Start of Block
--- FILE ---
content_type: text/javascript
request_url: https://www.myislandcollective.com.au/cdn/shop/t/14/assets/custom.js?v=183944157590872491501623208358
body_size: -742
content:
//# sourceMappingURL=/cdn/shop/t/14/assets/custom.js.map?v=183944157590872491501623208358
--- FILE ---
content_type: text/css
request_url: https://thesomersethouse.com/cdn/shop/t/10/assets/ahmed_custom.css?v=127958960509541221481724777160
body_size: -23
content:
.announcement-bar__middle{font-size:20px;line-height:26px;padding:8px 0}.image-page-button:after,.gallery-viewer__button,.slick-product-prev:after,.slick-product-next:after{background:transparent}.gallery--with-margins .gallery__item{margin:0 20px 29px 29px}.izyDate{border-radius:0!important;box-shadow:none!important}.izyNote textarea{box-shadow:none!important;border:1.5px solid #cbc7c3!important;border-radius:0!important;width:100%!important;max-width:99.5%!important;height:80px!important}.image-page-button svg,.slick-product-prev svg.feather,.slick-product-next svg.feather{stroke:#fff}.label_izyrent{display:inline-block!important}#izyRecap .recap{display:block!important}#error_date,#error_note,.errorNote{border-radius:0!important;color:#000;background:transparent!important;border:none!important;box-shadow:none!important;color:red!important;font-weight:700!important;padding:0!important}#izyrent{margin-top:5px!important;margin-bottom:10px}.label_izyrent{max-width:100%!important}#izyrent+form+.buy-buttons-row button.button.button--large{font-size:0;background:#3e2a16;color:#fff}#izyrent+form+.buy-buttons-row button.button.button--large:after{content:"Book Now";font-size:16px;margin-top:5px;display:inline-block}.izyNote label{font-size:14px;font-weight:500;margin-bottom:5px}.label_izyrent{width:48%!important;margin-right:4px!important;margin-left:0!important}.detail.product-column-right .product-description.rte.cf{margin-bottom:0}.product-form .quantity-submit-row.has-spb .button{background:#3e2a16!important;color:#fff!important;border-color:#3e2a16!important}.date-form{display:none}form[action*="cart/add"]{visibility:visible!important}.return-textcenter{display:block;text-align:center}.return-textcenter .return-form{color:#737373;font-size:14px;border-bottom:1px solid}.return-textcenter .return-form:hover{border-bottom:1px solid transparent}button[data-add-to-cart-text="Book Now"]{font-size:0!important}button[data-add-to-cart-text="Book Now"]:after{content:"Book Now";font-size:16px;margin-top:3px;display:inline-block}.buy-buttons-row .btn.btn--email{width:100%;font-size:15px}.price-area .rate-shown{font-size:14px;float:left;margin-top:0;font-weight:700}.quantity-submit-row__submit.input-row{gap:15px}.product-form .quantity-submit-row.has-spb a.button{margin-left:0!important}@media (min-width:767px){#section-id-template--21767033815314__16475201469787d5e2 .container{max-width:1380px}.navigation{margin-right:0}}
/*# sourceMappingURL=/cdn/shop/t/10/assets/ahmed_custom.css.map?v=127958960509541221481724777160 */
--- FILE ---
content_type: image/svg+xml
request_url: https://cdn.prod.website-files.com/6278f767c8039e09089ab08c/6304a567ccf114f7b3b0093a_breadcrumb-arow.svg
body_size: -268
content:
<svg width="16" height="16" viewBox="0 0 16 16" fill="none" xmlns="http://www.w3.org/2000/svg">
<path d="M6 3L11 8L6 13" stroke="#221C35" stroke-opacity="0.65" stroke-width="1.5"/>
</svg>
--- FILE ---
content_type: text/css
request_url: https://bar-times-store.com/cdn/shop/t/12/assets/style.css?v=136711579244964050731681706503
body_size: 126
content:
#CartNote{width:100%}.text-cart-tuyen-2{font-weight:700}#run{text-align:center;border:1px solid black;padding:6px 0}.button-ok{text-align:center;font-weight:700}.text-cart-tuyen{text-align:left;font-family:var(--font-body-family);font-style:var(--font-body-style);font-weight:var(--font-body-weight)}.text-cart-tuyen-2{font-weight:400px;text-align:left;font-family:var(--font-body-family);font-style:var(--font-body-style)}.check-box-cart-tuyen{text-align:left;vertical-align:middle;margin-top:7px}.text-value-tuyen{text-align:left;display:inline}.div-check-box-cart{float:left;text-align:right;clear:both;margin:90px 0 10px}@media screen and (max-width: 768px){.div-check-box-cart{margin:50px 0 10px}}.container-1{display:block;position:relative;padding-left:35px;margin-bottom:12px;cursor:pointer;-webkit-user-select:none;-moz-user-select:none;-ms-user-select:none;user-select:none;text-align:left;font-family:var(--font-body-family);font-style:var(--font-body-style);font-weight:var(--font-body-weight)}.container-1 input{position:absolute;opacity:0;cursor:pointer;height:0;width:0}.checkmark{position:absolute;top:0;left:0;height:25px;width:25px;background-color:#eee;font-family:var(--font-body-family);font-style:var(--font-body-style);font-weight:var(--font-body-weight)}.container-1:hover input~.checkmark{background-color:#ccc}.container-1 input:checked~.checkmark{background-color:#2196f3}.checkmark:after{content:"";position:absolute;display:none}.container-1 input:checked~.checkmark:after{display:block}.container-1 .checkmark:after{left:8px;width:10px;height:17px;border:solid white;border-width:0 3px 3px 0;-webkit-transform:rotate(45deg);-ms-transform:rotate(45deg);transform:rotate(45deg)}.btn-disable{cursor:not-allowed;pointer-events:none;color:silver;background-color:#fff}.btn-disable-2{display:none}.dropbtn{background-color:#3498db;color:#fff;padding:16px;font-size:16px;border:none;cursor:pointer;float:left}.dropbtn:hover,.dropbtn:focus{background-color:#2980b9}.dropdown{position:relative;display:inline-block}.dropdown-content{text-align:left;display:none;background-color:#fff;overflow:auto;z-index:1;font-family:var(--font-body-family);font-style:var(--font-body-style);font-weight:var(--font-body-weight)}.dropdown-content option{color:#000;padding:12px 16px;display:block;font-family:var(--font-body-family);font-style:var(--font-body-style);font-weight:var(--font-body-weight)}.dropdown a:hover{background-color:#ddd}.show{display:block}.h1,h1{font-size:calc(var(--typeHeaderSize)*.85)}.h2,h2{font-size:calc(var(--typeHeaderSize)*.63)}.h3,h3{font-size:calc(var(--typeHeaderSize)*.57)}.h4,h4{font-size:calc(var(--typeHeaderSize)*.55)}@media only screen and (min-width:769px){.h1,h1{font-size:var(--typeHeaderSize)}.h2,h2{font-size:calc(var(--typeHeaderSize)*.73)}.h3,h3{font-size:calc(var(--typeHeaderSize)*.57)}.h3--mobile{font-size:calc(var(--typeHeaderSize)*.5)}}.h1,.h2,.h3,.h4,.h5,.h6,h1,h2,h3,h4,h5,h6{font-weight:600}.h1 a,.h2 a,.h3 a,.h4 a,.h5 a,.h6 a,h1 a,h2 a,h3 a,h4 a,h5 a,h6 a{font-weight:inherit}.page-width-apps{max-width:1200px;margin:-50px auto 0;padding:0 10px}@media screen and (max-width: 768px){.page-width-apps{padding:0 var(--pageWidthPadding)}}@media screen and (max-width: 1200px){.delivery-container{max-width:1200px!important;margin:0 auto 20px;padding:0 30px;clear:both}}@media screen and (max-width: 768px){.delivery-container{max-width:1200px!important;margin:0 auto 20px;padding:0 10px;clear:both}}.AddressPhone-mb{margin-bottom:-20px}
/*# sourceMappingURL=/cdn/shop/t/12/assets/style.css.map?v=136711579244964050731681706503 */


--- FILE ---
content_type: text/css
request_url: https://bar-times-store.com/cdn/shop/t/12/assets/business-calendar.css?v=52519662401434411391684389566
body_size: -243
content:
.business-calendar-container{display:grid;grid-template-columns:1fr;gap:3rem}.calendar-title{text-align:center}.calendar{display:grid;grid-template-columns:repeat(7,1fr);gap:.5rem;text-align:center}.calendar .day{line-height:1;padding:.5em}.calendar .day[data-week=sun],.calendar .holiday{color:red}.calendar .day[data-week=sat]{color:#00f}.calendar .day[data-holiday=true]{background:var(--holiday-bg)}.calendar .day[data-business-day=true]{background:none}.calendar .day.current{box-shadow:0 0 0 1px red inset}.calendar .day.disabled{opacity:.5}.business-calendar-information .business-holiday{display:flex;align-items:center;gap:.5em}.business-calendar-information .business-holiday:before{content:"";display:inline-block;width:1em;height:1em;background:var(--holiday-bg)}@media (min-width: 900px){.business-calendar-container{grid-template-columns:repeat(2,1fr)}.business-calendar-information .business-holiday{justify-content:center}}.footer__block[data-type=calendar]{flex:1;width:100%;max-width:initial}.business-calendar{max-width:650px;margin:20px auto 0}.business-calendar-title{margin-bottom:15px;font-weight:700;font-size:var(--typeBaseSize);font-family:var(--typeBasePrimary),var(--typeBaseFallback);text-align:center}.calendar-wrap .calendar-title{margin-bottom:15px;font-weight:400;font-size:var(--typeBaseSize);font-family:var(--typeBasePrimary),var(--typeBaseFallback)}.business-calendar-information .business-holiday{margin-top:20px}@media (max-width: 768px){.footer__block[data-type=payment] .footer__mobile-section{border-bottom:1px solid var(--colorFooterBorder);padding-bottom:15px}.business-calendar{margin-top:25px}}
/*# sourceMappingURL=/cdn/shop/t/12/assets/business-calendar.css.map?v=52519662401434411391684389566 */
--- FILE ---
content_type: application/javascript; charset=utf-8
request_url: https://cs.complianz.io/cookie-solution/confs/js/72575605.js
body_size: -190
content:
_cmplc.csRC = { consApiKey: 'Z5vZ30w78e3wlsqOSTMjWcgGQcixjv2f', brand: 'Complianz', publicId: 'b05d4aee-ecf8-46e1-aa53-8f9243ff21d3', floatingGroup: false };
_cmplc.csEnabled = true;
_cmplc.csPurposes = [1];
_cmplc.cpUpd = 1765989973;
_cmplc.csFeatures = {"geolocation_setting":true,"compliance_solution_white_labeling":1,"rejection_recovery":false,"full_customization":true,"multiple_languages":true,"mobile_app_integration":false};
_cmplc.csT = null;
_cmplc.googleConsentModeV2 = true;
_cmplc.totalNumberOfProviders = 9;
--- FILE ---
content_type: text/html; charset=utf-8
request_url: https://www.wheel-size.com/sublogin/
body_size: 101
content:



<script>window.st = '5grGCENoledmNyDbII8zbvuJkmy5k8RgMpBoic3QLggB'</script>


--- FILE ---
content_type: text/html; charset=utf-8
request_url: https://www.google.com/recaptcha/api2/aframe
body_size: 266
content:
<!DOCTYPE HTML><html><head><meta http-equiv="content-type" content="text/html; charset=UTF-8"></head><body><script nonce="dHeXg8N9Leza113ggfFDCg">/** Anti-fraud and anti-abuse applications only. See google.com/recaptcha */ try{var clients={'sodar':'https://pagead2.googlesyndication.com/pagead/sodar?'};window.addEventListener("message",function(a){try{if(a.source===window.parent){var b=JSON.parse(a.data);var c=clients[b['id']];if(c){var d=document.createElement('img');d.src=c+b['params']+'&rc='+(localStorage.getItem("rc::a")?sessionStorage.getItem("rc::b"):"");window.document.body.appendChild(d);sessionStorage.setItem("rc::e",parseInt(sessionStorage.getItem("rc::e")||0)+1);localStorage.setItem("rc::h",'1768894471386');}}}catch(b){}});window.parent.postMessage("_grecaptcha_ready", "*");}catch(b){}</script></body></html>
End of Block
_Exercise directions_
The count alone is wanted: how many lines above hold the string "sourceMappingURL"?

_Solution_
4